The Aberdeen-Springfield and Peoples Canals Cross Points

Flumes allow canal paths to cross

12/5/20251 min read

The paths of two canals cross three times in a span of a few miles, in part perhaps due to engineering differences but also a result of the canal companies' legal battles that went as far as the US Interior Department in 1895=1897. Their dispute was in regard to eighty thousand acres of desert ground, one canal a Mormon Church backed enterprise and the other the work of "outsiders"—investors from Utah initially, but eventually from the Midwest, too, especially the Chicago area. The flumes, once wooden, are now cement. The third and last flume is west of Moreland a couple miles, the first is placed north of the Groveland Road 90 degree swerve, and the second is near Bond Road's intersection with the two canals. This is the second flume:

You can read an historical account of the dispute in We, The Peoples.
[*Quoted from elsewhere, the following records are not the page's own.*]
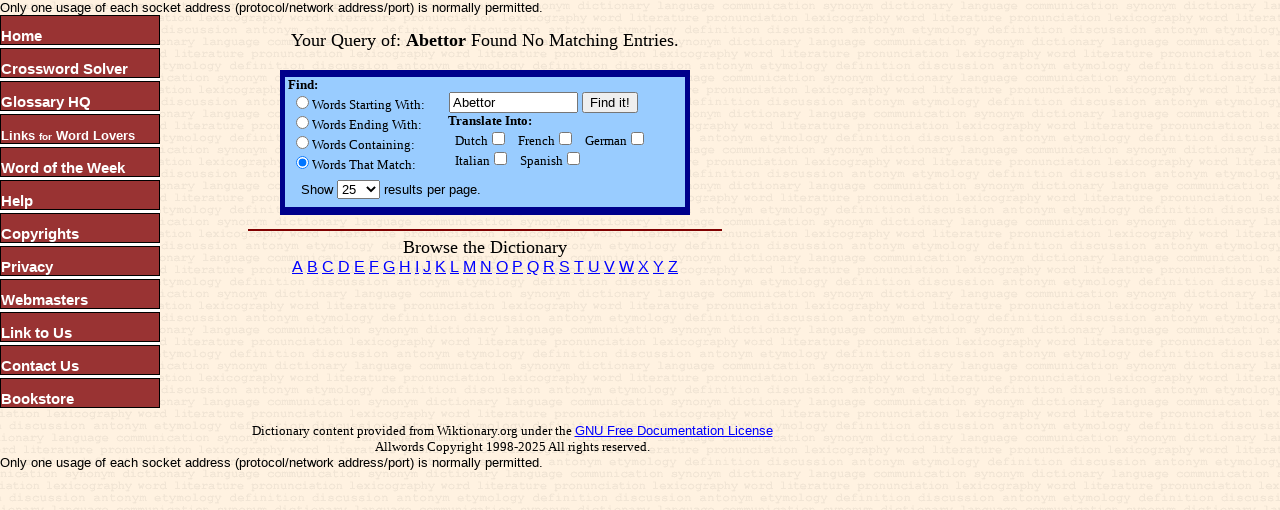

--- FILE ---
content_type: text/css
request_url: https://www.allwords.com/include/style.css
body_size: 519
content:
/* Navigation Table */

	table.linkTable {
		border: 5px solid;
		border-collapse: collapse;
		border-spacing: 0;
		border-color: darkblue;
		width: 728px;
	}

	/* Sub table on navigation table for child categories  */

	table.linkTableSub {
		padding: 5px;
	}

	/* Header column at top of the navigation table */

	td.linkTableHeader {
		border: 1px solid;
		padding: 0px;
		text-align: center
	}

	/* Non-header columns on navigation table */

	td.linkTableCol {
		border: 1px solid;
		padding: 5px;
		width: 50%;
		text-align: left;
		vertical-align: top;
	}

	td.linkTableSubCol {
		border: 0px solid;
		padding: 5px;
		width: 50%;
		text-align: left;
		vertical-align: top;
	}

	/* Font for the header text */

	font.linkTableHeader{
		font-weight: bold;
		font-size: 130%;
	}

	/* Font for the non header columns on navigation table */

	font.linkTable {
		font-weight: normal;
		font-size: 120%;
	}

	/* Font for the (#) entries on navigation table */

	font.linkTableCount {
		font-weight: normal;
		font-size: 70%;
	}

	/* Font for the children table on navigation table */

	font.linkTableSub {
		font-weight: normal;
		font-size: 80%;
	}

	/* Font for the (#) entries on the children table */

	font.linkTableSubCount {
		font-weight: normal;
		font-size: 80%;
	}

/* Entry Table */

	table.entryTable {
		border: 2px solid;
		border-color: darkblue;
		border-collapse: collapse;
		border-spacing: 0;
		border-padding: 5;
		width: 728px;
		color: blue;
	}

	td.entryTableCol {
		border: 1px solid;
		padding: 10px;
		text-align: left;
	}

	td.entryTableHeader {
		color: maroon;
		border: 1px solid;
		padding: 5px;
		text-align: left;
	}

	td.entryTableCookie {
		border: 1px solid;
		padding: 10px;
		text-align: left;
	}

	font.entryTableHeader {
		font-weight: bold;
		font-size: 175%;
	}

	font.entryTableCookie {
		font-size: 100%;
		font-weight: normal;
		color: black;
	}

	font.entryTable {
		font-size:90%;
		color: black;
	}

BODY {font-family: Tahoma, Arial, Helvetica;font-size: 10pt;}
  TD {font-family: Tahoma, Arial, Helvetica;font-size: 10pt;}
  INPUT {font-family: Tahoma, Arial, Helvetica;font-size: 10pt;}
  .forum_title {font-family: Tahoma, Arial, Helvetica;font-size: large;}
  .forum {
        font-family: Tahoma, Arial, Helvetica;
        font-size: medium;
 }
  .nav {font-family: MS Sans Serif,Geneva,sans-serif;font-size: 8pt;}
a {color:blue; background-color:transparent; text-decoration: underline; font-family: Tahoma, verdana, helvetica;  font-weight: normal}
a:hover {color:maroon;}

.quotead {color:#000076; background-color:transparent; text-decoration: none; font-family: Tahoma, verdana, helvetica; font-size: 12pt; font-weight: bold}
a.quotelink {color:blue; background-color:transparent; text-decoration: underline; font-family: Tahoma, verdana, helvetica; font-size: 10pt; font-weight: bold}
a.quotelink:hover {color:maroon;}

a.linknav { font-size: 10pt}

a.us82jsdd { font-size: 10pt}


a.menulink { font-size: 11pt}


a.allmath {color:green; font-family: Comic Sans MS;}

.menuset
{
border-width:thin;
border-style: solid;
border-color:#000000;
background-color:#993333;
height:30px;
vertical-align:bottom;
font-weight:bold;
color:#FFFFFF;
font-family:Verdana, Arial, Helvetica, sans-serif;
font-size:15px;
text-decoration:none;
}
.menuset2
{
border-width:thin;
border-style: solid;
border-color:#000000;
background-color:#993333;
height:30px;
vertical-align:bottom;
font-weight:bold;
color:#FFFFFF;
font-family:Verdana, Arial, Helvetica, sans-serif;
font-size:13px;
text-decoration:none;
}
.menuset A:link
{
font-weight:bold;
color:#FFFFFF;
font-family:Verdana, Arial, Helvetica, sans-serif;
font-size:15px;
text-decoration:none;
}
.menuset A:visited
{
font-weight:bold;
color:#FFFFFF;
font-family:Verdana, Arial, Helvetica, sans-serif;
font-size:15px;
text-decoration:none;
}
.menuset A:hover
{
font-weight:bold;
color:#FFFFFF;
font-family:Verdana, Arial, Helvetica, sans-serif;
font-size:15px;
text-decoration:none;
}
.menuset2
{
border-width:thin;
border-style: solid;
border-color:#000000;
background-color:#993333;
height:30px;
vertical-align:bottom;
font-weight:bold;
color:#FFFFFF;
font-family:Verdana, Arial, Helvetica, sans-serif;
font-size:13px;
text-decoration:none;
}
.menuset2 A:link
{
font-weight:bold;
color:#FFFFFF;
font-family:Verdana, Arial, Helvetica, sans-serif;
font-size:13px;
text-decoration:none;
}
.menuset2 A:visited
{
font-weight:bold;
color:#FFFFFF;
font-family:Verdana, Arial, Helvetica, sans-serif;
font-size:13px;
text-decoration:none;
}
.menuset2 A:hover
{
font-weight:bold;
color:#FFFFFF;
font-family:Verdana, Arial, Helvetica, sans-serif;
font-size:13px;
text-decoration:none;
}
P {
	margin:0;
}
	H1 {
		font-family:  Tahoma, Verdana, Arial, Helvetica, sans-serif;
		font-size: 14pt;
		font-weight: normal;
		font-style: normal;
 display: inline;
		margin-bottom: 0;
		margin-top: 0;
 padding-top: 0;
 padding-bottom: 0;
margin:0;
	}

        a.paidlink
        {
		color: maroon;
                border-color: maroon;
        }
        td.paidlink
        {
		color: maroon;
                border-color: maroon;
        }
        table.paidlink
        {
		color: maroon;
                border-color: maroon;
        }
        font.paidlink
        {
		color: maroon;
                border-color: maroon;
        }

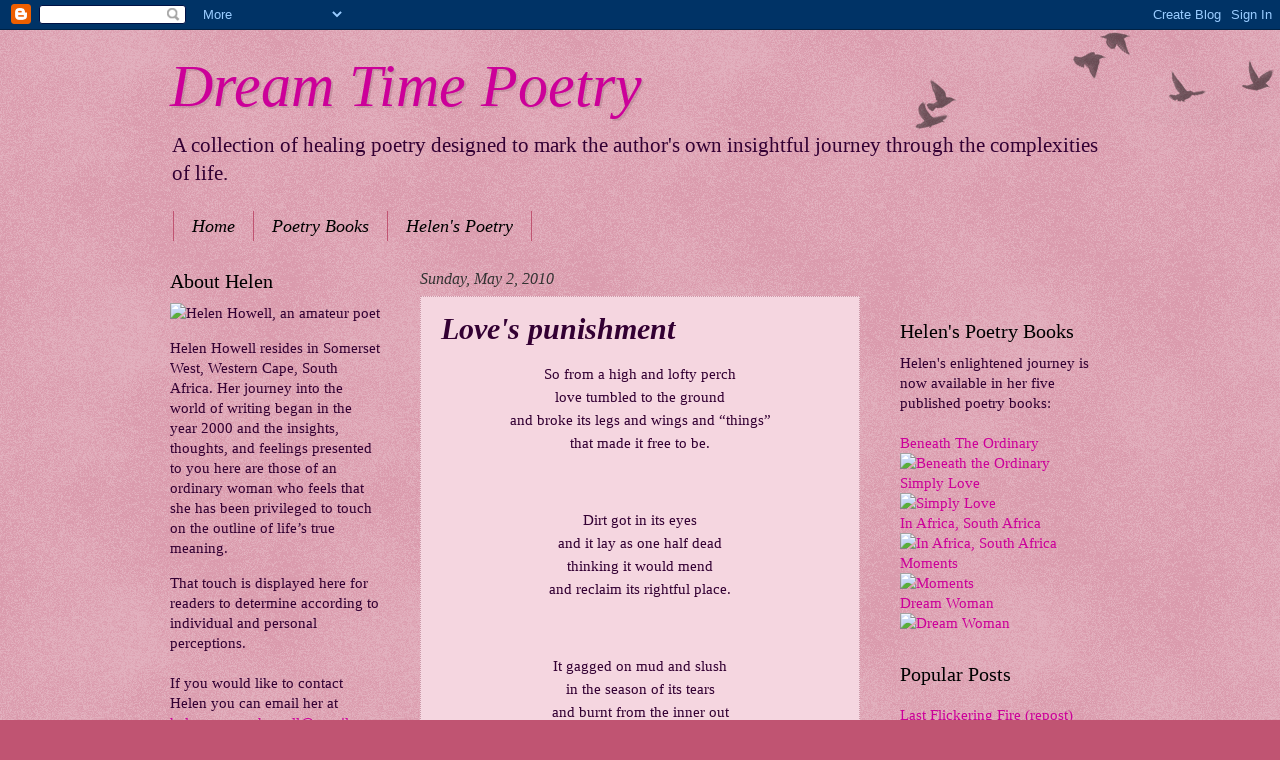

--- FILE ---
content_type: text/html; charset=UTF-8
request_url: http://www.dreamtimepoetry.com/b/stats?style=BLACK_TRANSPARENT&timeRange=ALL_TIME&token=APq4FmCG-dPHUNl9BAGrohd-7f3EZjS4n5lemvIsaypbQgFLCD0LuzYLJ21Ft0IguSy5Mgy7JKrsItR41kWCQzIKiRECBkXnoA
body_size: 254
content:
{"total":881523,"sparklineOptions":{"backgroundColor":{"fillOpacity":0.1,"fill":"#000000"},"series":[{"areaOpacity":0.3,"color":"#202020"}]},"sparklineData":[[0,8],[1,5],[2,5],[3,5],[4,4],[5,5],[6,8],[7,9],[8,7],[9,8],[10,8],[11,6],[12,9],[13,8],[14,10],[15,10],[16,7],[17,6],[18,6],[19,3],[20,4],[21,4],[22,5],[23,4],[24,4],[25,4],[26,4],[27,100],[28,12],[29,7]],"nextTickMs":225000}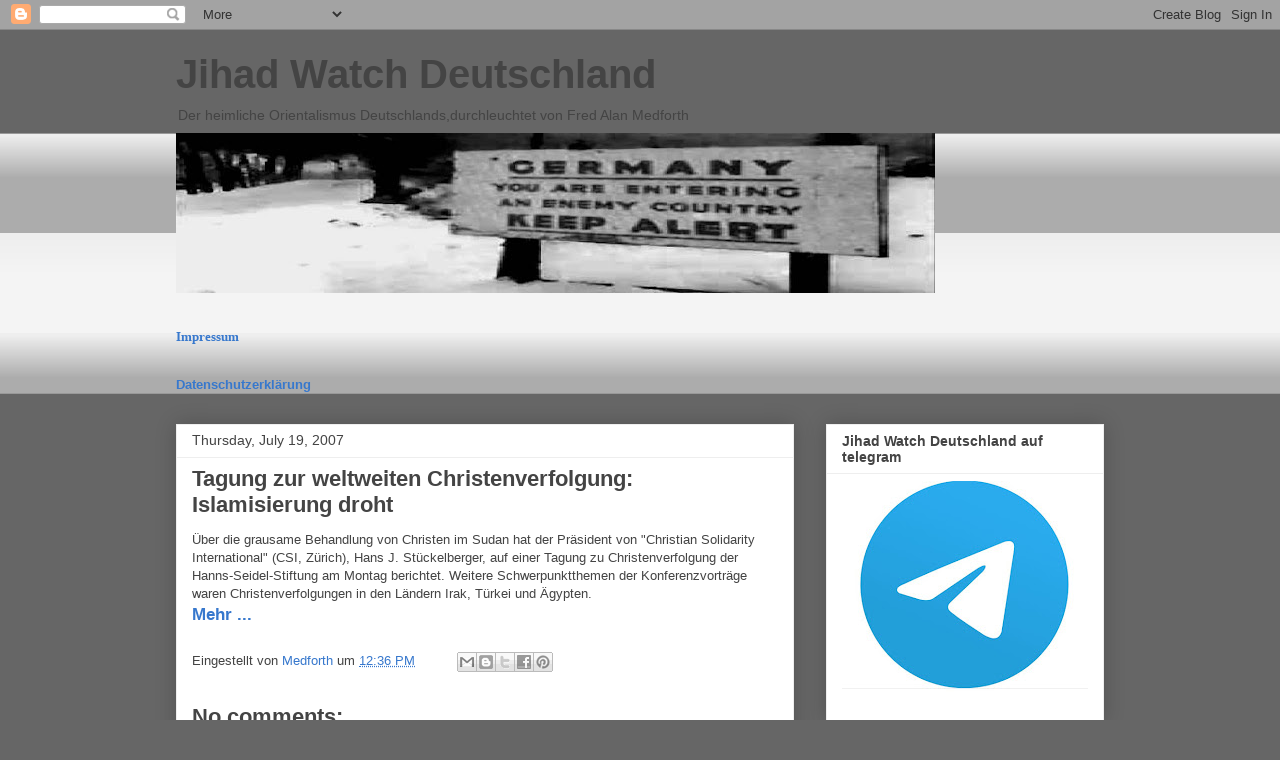

--- FILE ---
content_type: text/html; charset=UTF-8
request_url: https://fredalanmedforth.blogspot.com/b/stats?style=BLACK_TRANSPARENT&timeRange=ALL_TIME&token=APq4FmAAH1NHedO2yPi-49aB-Ew5QbbWEJoLJwrsONnzf6aGoymtvag4UaZ4mneN9-iPM3IRrA2p6nu4jXLQJ4pkzoOav9QykA
body_size: -7
content:
{"total":8497065,"sparklineOptions":{"backgroundColor":{"fillOpacity":0.1,"fill":"#000000"},"series":[{"areaOpacity":0.3,"color":"#202020"}]},"sparklineData":[[0,39],[1,32],[2,33],[3,26],[4,25],[5,19],[6,10],[7,18],[8,16],[9,31],[10,22],[11,28],[12,96],[13,25],[14,27],[15,43],[16,38],[17,100],[18,36],[19,33],[20,30],[21,24],[22,32],[23,43],[24,27],[25,54],[26,21],[27,28],[28,32],[29,4]],"nextTickMs":38709}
A fictionalized account of the canal dispute takes place in Big Southern.

If you are out sightseeing near the canals, you might find the railroad crossing downstream from the last flume, near a place once called "The First Terminus", The Peoples constructors' name for the initial section of the canal they intended to eventually cover the same territory the Aberdeen-Springfield Canal now irrigates. The Peoples, in the court decision, was given 10,000 to 20,000 acres centered near the First Terminus and to the southwest, while the latter canal earned the right to irrigate land beyond that area clear to American Falls.